The Department of Finance’s new release on tax shelters can be accessed at http://www.fin.gc.ca/news03/03-061e.html. The new draft amendments, which include amendments to other ITA provisions aside from tax shelters, can be reviewed at http://www.fin.gc.ca/drleg/03-061_1e.html. Further commentary on the proposed amendments will be discussed in future Bulletins.

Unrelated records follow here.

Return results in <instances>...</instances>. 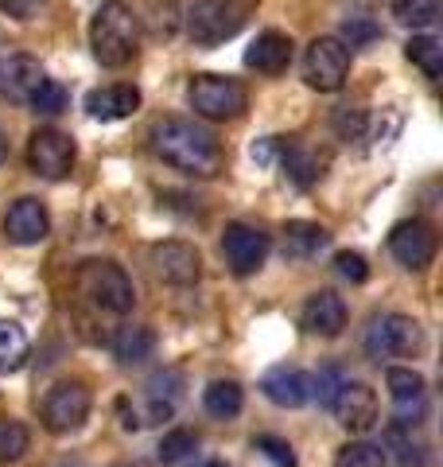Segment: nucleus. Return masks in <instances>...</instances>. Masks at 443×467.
I'll list each match as a JSON object with an SVG mask.
<instances>
[{
	"mask_svg": "<svg viewBox=\"0 0 443 467\" xmlns=\"http://www.w3.org/2000/svg\"><path fill=\"white\" fill-rule=\"evenodd\" d=\"M140 43V24L121 0H106L90 20V47L101 67H129Z\"/></svg>",
	"mask_w": 443,
	"mask_h": 467,
	"instance_id": "nucleus-2",
	"label": "nucleus"
},
{
	"mask_svg": "<svg viewBox=\"0 0 443 467\" xmlns=\"http://www.w3.org/2000/svg\"><path fill=\"white\" fill-rule=\"evenodd\" d=\"M249 5H257V0H242V8H249Z\"/></svg>",
	"mask_w": 443,
	"mask_h": 467,
	"instance_id": "nucleus-37",
	"label": "nucleus"
},
{
	"mask_svg": "<svg viewBox=\"0 0 443 467\" xmlns=\"http://www.w3.org/2000/svg\"><path fill=\"white\" fill-rule=\"evenodd\" d=\"M261 389H264V398L280 409H300V405H307V398H312V378L304 370L276 367L261 378Z\"/></svg>",
	"mask_w": 443,
	"mask_h": 467,
	"instance_id": "nucleus-16",
	"label": "nucleus"
},
{
	"mask_svg": "<svg viewBox=\"0 0 443 467\" xmlns=\"http://www.w3.org/2000/svg\"><path fill=\"white\" fill-rule=\"evenodd\" d=\"M245 24V8L238 0H195L187 12V36L199 47H214L226 43L230 36H238Z\"/></svg>",
	"mask_w": 443,
	"mask_h": 467,
	"instance_id": "nucleus-5",
	"label": "nucleus"
},
{
	"mask_svg": "<svg viewBox=\"0 0 443 467\" xmlns=\"http://www.w3.org/2000/svg\"><path fill=\"white\" fill-rule=\"evenodd\" d=\"M152 347H156V335L148 327H121L113 335V355L125 362V367H137V362L152 358Z\"/></svg>",
	"mask_w": 443,
	"mask_h": 467,
	"instance_id": "nucleus-23",
	"label": "nucleus"
},
{
	"mask_svg": "<svg viewBox=\"0 0 443 467\" xmlns=\"http://www.w3.org/2000/svg\"><path fill=\"white\" fill-rule=\"evenodd\" d=\"M202 405H206V413L211 417H222V420H230V417H238L242 413V405H245V393H242V386L238 382H211L202 389Z\"/></svg>",
	"mask_w": 443,
	"mask_h": 467,
	"instance_id": "nucleus-22",
	"label": "nucleus"
},
{
	"mask_svg": "<svg viewBox=\"0 0 443 467\" xmlns=\"http://www.w3.org/2000/svg\"><path fill=\"white\" fill-rule=\"evenodd\" d=\"M43 78L47 75H43V67L36 63L32 55H12L5 63V75H0V90H5L12 101H27Z\"/></svg>",
	"mask_w": 443,
	"mask_h": 467,
	"instance_id": "nucleus-19",
	"label": "nucleus"
},
{
	"mask_svg": "<svg viewBox=\"0 0 443 467\" xmlns=\"http://www.w3.org/2000/svg\"><path fill=\"white\" fill-rule=\"evenodd\" d=\"M152 144L168 168L195 175V180H214V175L226 168V152H222L218 137L211 129L187 121V117H168V121H160L156 133H152Z\"/></svg>",
	"mask_w": 443,
	"mask_h": 467,
	"instance_id": "nucleus-1",
	"label": "nucleus"
},
{
	"mask_svg": "<svg viewBox=\"0 0 443 467\" xmlns=\"http://www.w3.org/2000/svg\"><path fill=\"white\" fill-rule=\"evenodd\" d=\"M222 254H226V265L238 273V276H249L264 265L269 257V238L257 230V226H245V223H230L226 234H222Z\"/></svg>",
	"mask_w": 443,
	"mask_h": 467,
	"instance_id": "nucleus-10",
	"label": "nucleus"
},
{
	"mask_svg": "<svg viewBox=\"0 0 443 467\" xmlns=\"http://www.w3.org/2000/svg\"><path fill=\"white\" fill-rule=\"evenodd\" d=\"M369 350L393 358H417L424 350V327L412 316H381L369 331Z\"/></svg>",
	"mask_w": 443,
	"mask_h": 467,
	"instance_id": "nucleus-8",
	"label": "nucleus"
},
{
	"mask_svg": "<svg viewBox=\"0 0 443 467\" xmlns=\"http://www.w3.org/2000/svg\"><path fill=\"white\" fill-rule=\"evenodd\" d=\"M5 234H8V242H16V245H39L51 234L47 207H43L39 199H16L5 214Z\"/></svg>",
	"mask_w": 443,
	"mask_h": 467,
	"instance_id": "nucleus-14",
	"label": "nucleus"
},
{
	"mask_svg": "<svg viewBox=\"0 0 443 467\" xmlns=\"http://www.w3.org/2000/svg\"><path fill=\"white\" fill-rule=\"evenodd\" d=\"M27 164L43 180H63L74 168V140L63 137L58 129H39L27 140Z\"/></svg>",
	"mask_w": 443,
	"mask_h": 467,
	"instance_id": "nucleus-9",
	"label": "nucleus"
},
{
	"mask_svg": "<svg viewBox=\"0 0 443 467\" xmlns=\"http://www.w3.org/2000/svg\"><path fill=\"white\" fill-rule=\"evenodd\" d=\"M292 63V39L284 32H261L253 47L245 51V67L261 70V75H280Z\"/></svg>",
	"mask_w": 443,
	"mask_h": 467,
	"instance_id": "nucleus-18",
	"label": "nucleus"
},
{
	"mask_svg": "<svg viewBox=\"0 0 443 467\" xmlns=\"http://www.w3.org/2000/svg\"><path fill=\"white\" fill-rule=\"evenodd\" d=\"M191 109L206 121H233V117L245 113V86L238 78H226V75H195L191 78Z\"/></svg>",
	"mask_w": 443,
	"mask_h": 467,
	"instance_id": "nucleus-4",
	"label": "nucleus"
},
{
	"mask_svg": "<svg viewBox=\"0 0 443 467\" xmlns=\"http://www.w3.org/2000/svg\"><path fill=\"white\" fill-rule=\"evenodd\" d=\"M386 386H389V398L397 401V409L401 413H420L424 409V378L412 370V367H393L389 374H386Z\"/></svg>",
	"mask_w": 443,
	"mask_h": 467,
	"instance_id": "nucleus-21",
	"label": "nucleus"
},
{
	"mask_svg": "<svg viewBox=\"0 0 443 467\" xmlns=\"http://www.w3.org/2000/svg\"><path fill=\"white\" fill-rule=\"evenodd\" d=\"M393 16L405 27H428L439 16V0H393Z\"/></svg>",
	"mask_w": 443,
	"mask_h": 467,
	"instance_id": "nucleus-26",
	"label": "nucleus"
},
{
	"mask_svg": "<svg viewBox=\"0 0 443 467\" xmlns=\"http://www.w3.org/2000/svg\"><path fill=\"white\" fill-rule=\"evenodd\" d=\"M335 269L346 276V281H354V285H362L366 276H369V269H366V257L362 254H350V250H343L335 257Z\"/></svg>",
	"mask_w": 443,
	"mask_h": 467,
	"instance_id": "nucleus-32",
	"label": "nucleus"
},
{
	"mask_svg": "<svg viewBox=\"0 0 443 467\" xmlns=\"http://www.w3.org/2000/svg\"><path fill=\"white\" fill-rule=\"evenodd\" d=\"M27 358V331L12 319H0V374L20 370Z\"/></svg>",
	"mask_w": 443,
	"mask_h": 467,
	"instance_id": "nucleus-24",
	"label": "nucleus"
},
{
	"mask_svg": "<svg viewBox=\"0 0 443 467\" xmlns=\"http://www.w3.org/2000/svg\"><path fill=\"white\" fill-rule=\"evenodd\" d=\"M152 269L168 285H195L202 276V257L187 242H160L152 250Z\"/></svg>",
	"mask_w": 443,
	"mask_h": 467,
	"instance_id": "nucleus-13",
	"label": "nucleus"
},
{
	"mask_svg": "<svg viewBox=\"0 0 443 467\" xmlns=\"http://www.w3.org/2000/svg\"><path fill=\"white\" fill-rule=\"evenodd\" d=\"M300 319L312 335L335 339V335H343V327H346V304H343V296H335L331 288H323V292H315V296H307Z\"/></svg>",
	"mask_w": 443,
	"mask_h": 467,
	"instance_id": "nucleus-15",
	"label": "nucleus"
},
{
	"mask_svg": "<svg viewBox=\"0 0 443 467\" xmlns=\"http://www.w3.org/2000/svg\"><path fill=\"white\" fill-rule=\"evenodd\" d=\"M86 109H90V117H98V121H125V117L140 109V90L137 86H121V82L101 86V90L86 98Z\"/></svg>",
	"mask_w": 443,
	"mask_h": 467,
	"instance_id": "nucleus-17",
	"label": "nucleus"
},
{
	"mask_svg": "<svg viewBox=\"0 0 443 467\" xmlns=\"http://www.w3.org/2000/svg\"><path fill=\"white\" fill-rule=\"evenodd\" d=\"M335 467H386V451L366 444V441H354L346 448H338Z\"/></svg>",
	"mask_w": 443,
	"mask_h": 467,
	"instance_id": "nucleus-28",
	"label": "nucleus"
},
{
	"mask_svg": "<svg viewBox=\"0 0 443 467\" xmlns=\"http://www.w3.org/2000/svg\"><path fill=\"white\" fill-rule=\"evenodd\" d=\"M5 156H8V140L0 137V164H5Z\"/></svg>",
	"mask_w": 443,
	"mask_h": 467,
	"instance_id": "nucleus-36",
	"label": "nucleus"
},
{
	"mask_svg": "<svg viewBox=\"0 0 443 467\" xmlns=\"http://www.w3.org/2000/svg\"><path fill=\"white\" fill-rule=\"evenodd\" d=\"M346 75H350V51L343 39H312L304 51V78L312 90H323V94H335L346 86Z\"/></svg>",
	"mask_w": 443,
	"mask_h": 467,
	"instance_id": "nucleus-6",
	"label": "nucleus"
},
{
	"mask_svg": "<svg viewBox=\"0 0 443 467\" xmlns=\"http://www.w3.org/2000/svg\"><path fill=\"white\" fill-rule=\"evenodd\" d=\"M343 382H346V378L338 374L335 367H327V370H319V374H315V382H312V386H315V393H319V401H323V405H331Z\"/></svg>",
	"mask_w": 443,
	"mask_h": 467,
	"instance_id": "nucleus-33",
	"label": "nucleus"
},
{
	"mask_svg": "<svg viewBox=\"0 0 443 467\" xmlns=\"http://www.w3.org/2000/svg\"><path fill=\"white\" fill-rule=\"evenodd\" d=\"M90 417V389L82 382H58L43 398V425L47 432H74Z\"/></svg>",
	"mask_w": 443,
	"mask_h": 467,
	"instance_id": "nucleus-7",
	"label": "nucleus"
},
{
	"mask_svg": "<svg viewBox=\"0 0 443 467\" xmlns=\"http://www.w3.org/2000/svg\"><path fill=\"white\" fill-rule=\"evenodd\" d=\"M74 288H78L98 312H109V316H125V312H132V304H137L129 273L106 257L82 261L78 273H74Z\"/></svg>",
	"mask_w": 443,
	"mask_h": 467,
	"instance_id": "nucleus-3",
	"label": "nucleus"
},
{
	"mask_svg": "<svg viewBox=\"0 0 443 467\" xmlns=\"http://www.w3.org/2000/svg\"><path fill=\"white\" fill-rule=\"evenodd\" d=\"M195 448H199V436H195V432L171 429L164 441H160V460H164V463H180V460H187Z\"/></svg>",
	"mask_w": 443,
	"mask_h": 467,
	"instance_id": "nucleus-29",
	"label": "nucleus"
},
{
	"mask_svg": "<svg viewBox=\"0 0 443 467\" xmlns=\"http://www.w3.org/2000/svg\"><path fill=\"white\" fill-rule=\"evenodd\" d=\"M327 242H331V234L323 230L319 223H304V218H295V223L284 226V257H292V261L315 257Z\"/></svg>",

F. ISSUES TO BE CONSIDERED

Where a charity has been involved in a tax shelter donation scheme prior to the announcement of proposed changes to the ITA provisions on December 5, 2003, the following are some of the issues that the charity may want to consider:

  • A tax shelter registration does not in itself give the donation program any protection;
  • There may be difficulties in establishing the fair market value of the goods being donated;
  • The onus is on the charity to arrange a qualified appraisal of the donation, not on the promoter or the donor;
  • There may be an issue of establishing donative intent by the donor;
  • It is important to determine whether the donations are gifts of capital or inventory, determined preferably by means of an independent tax opinion;
  • Possible third party penalties levied against a charity’s for improper valuation of the fair market value of items donated;
  • Potential assessment challenges of donors by CCRA;
  • Potential problems in complying with a charity’s disbursement quota;
  • Due diligence requirements on the part of the charity in receiving, monitoring and disbursing products that are donated;
  • The need for the charity to obtain independent legal advice;
  • Where a legal defence fund is promised, questions of sufficiency need to be considered and whether it is available for the benefit of the charity as opposed to donors;
  • Possible loss of charitable status by the charity; and
  • Possible exposure of directors for personal liability to donors who are reassessed.

G. CONCLUSION

Given the numerous warnings by CCRA leading up to the announcement of proposed legislation by the Minister of Finance on December 5, 2003, charities that did become involved in tax shelter donation schemes may have cause for concern if CCRA decides to initiate an assessment of a charity that was involved in one of these schemes. In the future, charities and their boards of directors will want to be extremely cautious before becoming involved in any donation program that promises results to the donor or the charity that seem too good to be true, because they probably are.

 


DISCLAIMER: This Charity Law Bulletin is a summary of current legal issues provided as an information service by Carters Professional Corporation. It is current only as of the date of the Bulletin and does not reflect subsequent changes in the law. The Charity Law Bulletin is distributed with the understanding that it does not constitute legal advice or establish the solicitor/client relationship by way of any information contained herein. The contents are intended for general information purposes only and under no circumstances can be relied upon for legal decision-making. Readers are advised to consult with a qualified lawyer and obtain a written opinion concerning the specifics of their particular situation.